When my sister saw it, she said I looked like a vampire.
Interesting how different people have different views on beauty.
I rarely take selfies any more. Mainly because I haven’t dressed up enough to make it worth my while. Also I’d much rather get taken of myself actually doing things like climbing mountains and going to touristy beaches in work clothes.
As part of this quest towards self-acceptance and self-love I’ve also come to another realisation that as long as I am healthy, eating balanced, keeping active, looking after myself and surrounding myself with good, positive, like-minded people then I am doing OK.
And I think the same should go for everyone.

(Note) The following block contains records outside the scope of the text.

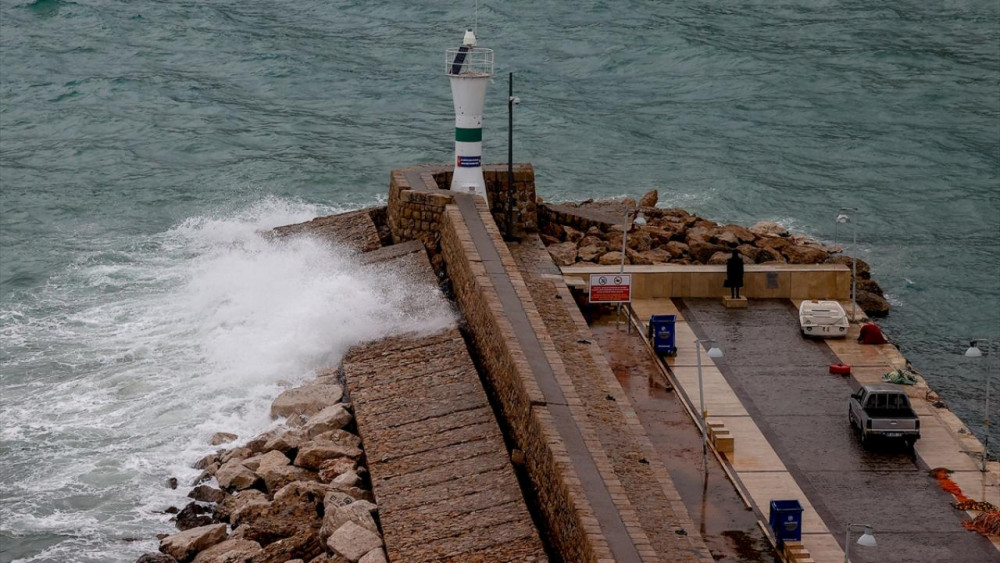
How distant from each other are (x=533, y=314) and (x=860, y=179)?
2589 centimetres

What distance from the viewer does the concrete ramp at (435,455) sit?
20547 mm

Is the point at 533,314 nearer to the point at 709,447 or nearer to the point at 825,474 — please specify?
the point at 709,447

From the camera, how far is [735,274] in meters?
31.1

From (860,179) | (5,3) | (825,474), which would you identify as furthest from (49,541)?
(5,3)

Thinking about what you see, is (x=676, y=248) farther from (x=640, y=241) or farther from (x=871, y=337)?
(x=871, y=337)

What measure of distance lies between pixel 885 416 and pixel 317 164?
28607 mm

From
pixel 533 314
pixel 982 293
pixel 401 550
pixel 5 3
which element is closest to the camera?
pixel 401 550

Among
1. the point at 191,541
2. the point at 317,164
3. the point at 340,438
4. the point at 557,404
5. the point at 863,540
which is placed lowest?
the point at 317,164

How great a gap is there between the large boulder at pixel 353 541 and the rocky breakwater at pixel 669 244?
12.3 meters

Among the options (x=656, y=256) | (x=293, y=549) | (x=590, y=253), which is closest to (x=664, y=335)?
(x=590, y=253)

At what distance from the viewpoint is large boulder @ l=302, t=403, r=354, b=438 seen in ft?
83.7

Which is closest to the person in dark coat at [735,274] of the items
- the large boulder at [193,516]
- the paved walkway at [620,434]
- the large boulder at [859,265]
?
the paved walkway at [620,434]

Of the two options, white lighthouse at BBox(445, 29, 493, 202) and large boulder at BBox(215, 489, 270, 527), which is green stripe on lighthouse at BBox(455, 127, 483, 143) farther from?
large boulder at BBox(215, 489, 270, 527)

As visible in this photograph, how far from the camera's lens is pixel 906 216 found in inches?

I go walking everyday – in the mornings and during my lunch breaks. I take my vitamins. I drink my spearmint tea. I drink plenty of water. I cook nourishing meals and try and take my lunch to work almost everyday. I have just signed up to play soccer and so I train once a week. I look after my skin. I moisturise. I’m starting to make new friends and keep in regular contact with all my other friends. I don’t smoke. I get 7 to 8 hours sleep each night.
Maybe I still drink a little too much and maybe tonight I had an epic fail and ate an entire packet of crackers (gluten-free if that makes me feel better) and maybe I should start doing more ab work and get back into doing the exercises my physio gave me for my back and neck everyday and maybe I should start meditating and spend less time on my phone.
The point is I’m not perfect, but I’m doing my best.
And when I post photos of me looking pudgy and puffy on social media, I want the world to know that this is me, imperfections and all but doing my best.